RHEL 8.1 beta のImage BuilderのGCP対応はどこまでガイドに忠実か見てみた

Red Hatの森若です。

※ Image Builder自体の紹介については以下の記事をごらんください。 rheb.hatenablog.com

RHEL 8.1でImage BuilderがGCPに対応するらしい

RHEL 8.1 beta (11月予定なのでGAももうすぐですね) のリリースノートを読んでいると、以下のような記述がありました。

Image Builder now supports image creation for more cloud providers

With this update, the Image Builder expanded the number of Cloud Providers that the Image Builder can create an image for. As a result, now you can create RHEL images that can be deployed also on Google Cloud and Alibaba Cloud as well as run the custom instances on these platforms.

(BZ#1689140)

GCPで使える仮想マシンイメージはrawをtar.gzに収めた形式のファイルをgcloudコマンドで送ります。従来でもraw形式で仮想マシンイメージを作ってtarに入れればできるといえばできていました。もう少しいろいろやっているのかもしれません。見てみましょう。

upstreamのissueを見る

Image Builderのupstreamであるloraxプロジェクトをみると、対応するpull requestがあります。 github.com

コメントを読むとGCPはkernel optionの"rhgb quiet" を消すことを推奨していますが消していないことがわかります。

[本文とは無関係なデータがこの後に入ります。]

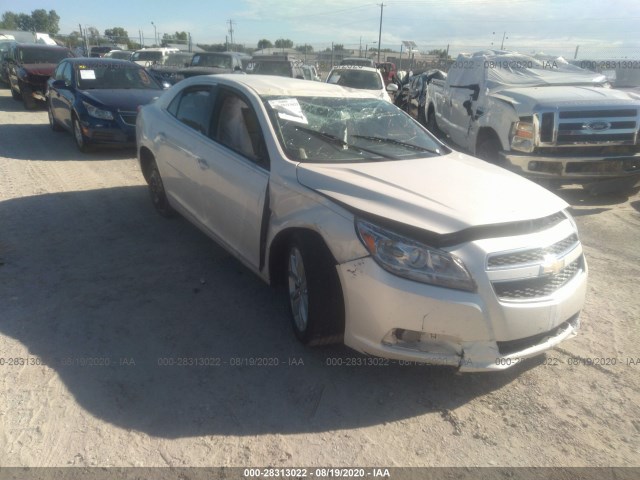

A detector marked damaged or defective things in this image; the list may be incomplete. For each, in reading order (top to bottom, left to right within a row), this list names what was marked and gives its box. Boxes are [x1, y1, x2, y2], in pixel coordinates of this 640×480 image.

wrecked vehicle [7, 43, 74, 109]
damaged windshield [264, 95, 444, 163]
wrecked vehicle [424, 50, 640, 193]
damaged sedan [138, 74, 588, 372]
wrecked vehicle [138, 75, 588, 374]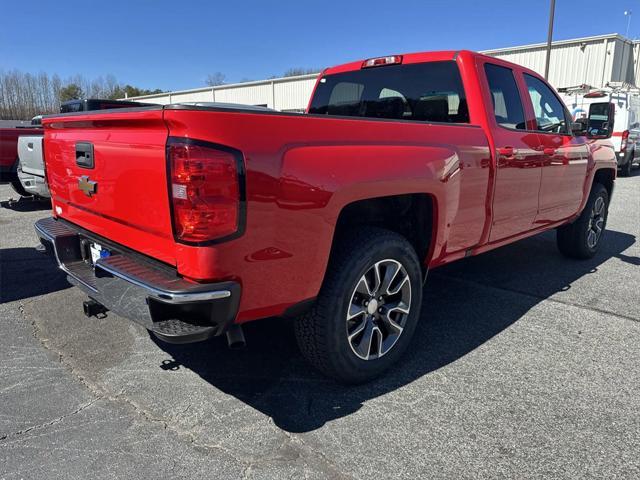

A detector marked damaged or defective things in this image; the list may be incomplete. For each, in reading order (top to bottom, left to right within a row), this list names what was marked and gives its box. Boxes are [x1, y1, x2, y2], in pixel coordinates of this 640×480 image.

cracked pavement [1, 173, 640, 480]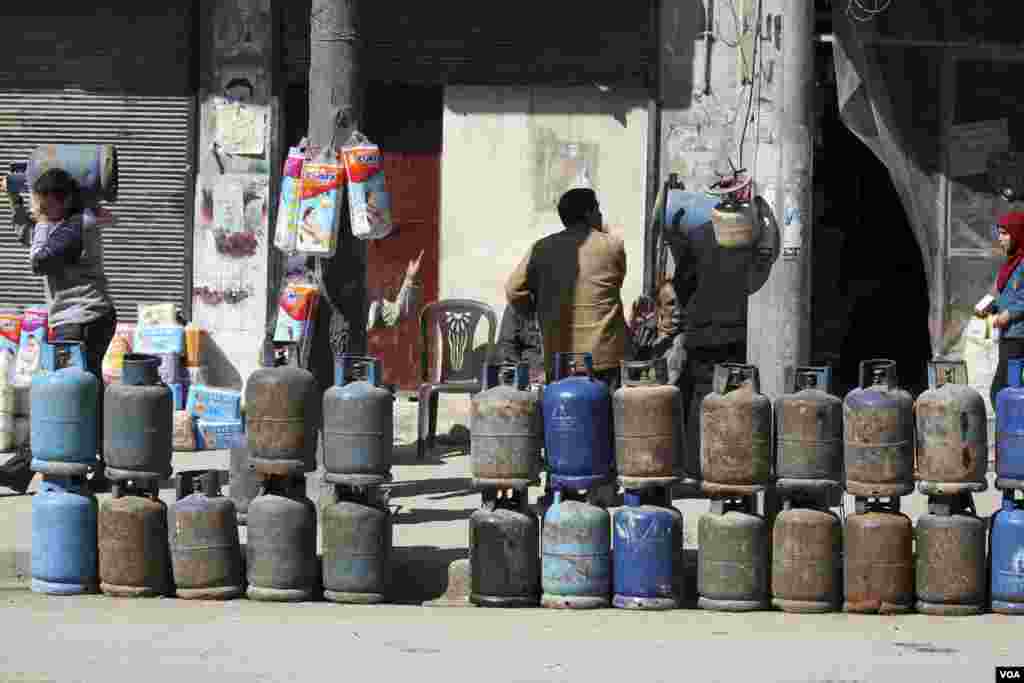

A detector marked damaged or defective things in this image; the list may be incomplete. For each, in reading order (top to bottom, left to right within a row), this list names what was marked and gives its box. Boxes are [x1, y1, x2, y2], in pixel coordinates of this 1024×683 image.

rusty metal surface [102, 385, 173, 481]
rusty metal surface [244, 368, 315, 471]
rusty gas cylinder [245, 362, 317, 475]
rusty gas cylinder [471, 362, 544, 491]
rusty metal surface [471, 389, 544, 485]
rusty gas cylinder [614, 358, 679, 491]
rusty metal surface [610, 382, 684, 483]
rusty gas cylinder [700, 362, 770, 497]
rusty metal surface [704, 385, 770, 485]
rusty gas cylinder [774, 366, 839, 493]
rusty metal surface [774, 389, 839, 485]
rusty gas cylinder [843, 358, 917, 497]
rusty metal surface [843, 387, 917, 493]
rusty gas cylinder [917, 360, 987, 493]
rusty metal surface [917, 387, 987, 489]
rusty metal surface [98, 493, 169, 593]
rusty gas cylinder [98, 481, 171, 598]
rusty gas cylinder [172, 473, 245, 602]
rusty metal surface [173, 491, 244, 598]
rusty gas cylinder [245, 473, 317, 602]
rusty metal surface [245, 485, 317, 593]
rusty gas cylinder [323, 481, 391, 602]
rusty metal surface [323, 497, 391, 598]
rusty gas cylinder [468, 485, 540, 610]
rusty metal surface [468, 501, 540, 602]
rusty gas cylinder [696, 493, 770, 610]
rusty metal surface [696, 501, 770, 602]
rusty gas cylinder [770, 493, 843, 610]
rusty metal surface [770, 507, 843, 610]
rusty metal surface [839, 507, 913, 614]
rusty gas cylinder [843, 497, 917, 614]
rusty gas cylinder [917, 493, 987, 618]
rusty metal surface [917, 507, 987, 610]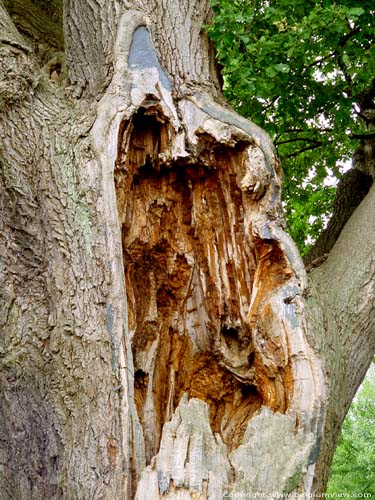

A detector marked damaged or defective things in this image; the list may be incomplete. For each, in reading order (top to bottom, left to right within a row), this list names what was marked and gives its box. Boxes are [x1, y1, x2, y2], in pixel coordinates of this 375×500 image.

splintered wood [114, 104, 294, 460]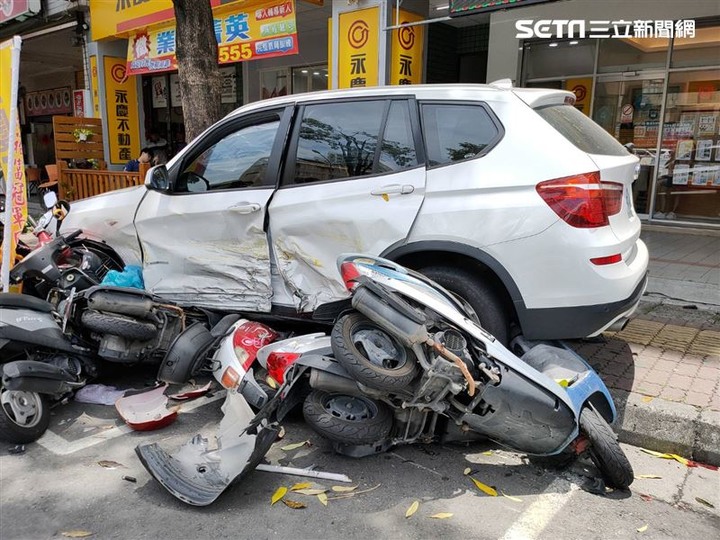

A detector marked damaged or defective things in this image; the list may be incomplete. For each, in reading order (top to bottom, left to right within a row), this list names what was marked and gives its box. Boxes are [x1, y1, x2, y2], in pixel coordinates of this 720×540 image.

crashed motorcycle [0, 211, 207, 442]
crashed motorcycle [138, 253, 632, 506]
damaged scooter [138, 255, 632, 508]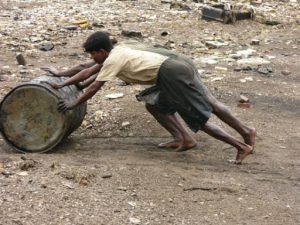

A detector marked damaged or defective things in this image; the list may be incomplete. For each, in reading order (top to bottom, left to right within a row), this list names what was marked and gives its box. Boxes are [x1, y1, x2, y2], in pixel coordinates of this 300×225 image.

rusty barrel [0, 76, 86, 153]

ここでfilesタブを見るとこのPRで修正されたファイル群を閲覧できます。 github.com

disk.rawのようなパーティションつきイメージを作ってdisk.tar.gz に収めるtar対応、それを使う"google"というイメージタイプの定義、専用kickstartやコマンドラインツールの対応、テストなどが含まれています。

kickstartファイルを見る

この中で技術的に気になるところはなんといってもkickstart部分でしょう。kickstartはRHELのインストーラであるanacondaで自動インストールするために使われるファイルです。対話的なGUIやテキストベースのUIよりもこまかい処理が可能です。

https://github.com/weldr/lorax/blob/rhel8.1-branch/share/composer/google.ks

このファイルを見ると、firewallの無効化、MTUサイズ、IPv6の無効化、dhcpを使うこと、タイムゾーンをUTCにすること、irqbalanceの無効化、rootユーザのロックアウトなど、GCPで推奨されている設定が含まれています。

cloud.google.com cloud.google.com

GCP推奨との違い

私が見た限りでは以下の点はGCPの推奨から外れているようです。

  • パッケージの自動更新を設定しない
  • denyhosts, pam_cracklib, pam_tally を設定しない(RHELに含まれていません)
  • linuxコマンドラインの "rhgb quiet" がそのまま
  • CAP_SYS_MODULEの無効化はしない
  • System.map の削除はしない

まとめ

RHEL 8のImage Builder(lorax, weldr)は各種の仮想マシンイメージを作成できます。ぜひ試してみてください。

* 各記事は著者の見解によるものでありその所属組織を代表する公式なものではありません。その内容については非公式見解を含みます。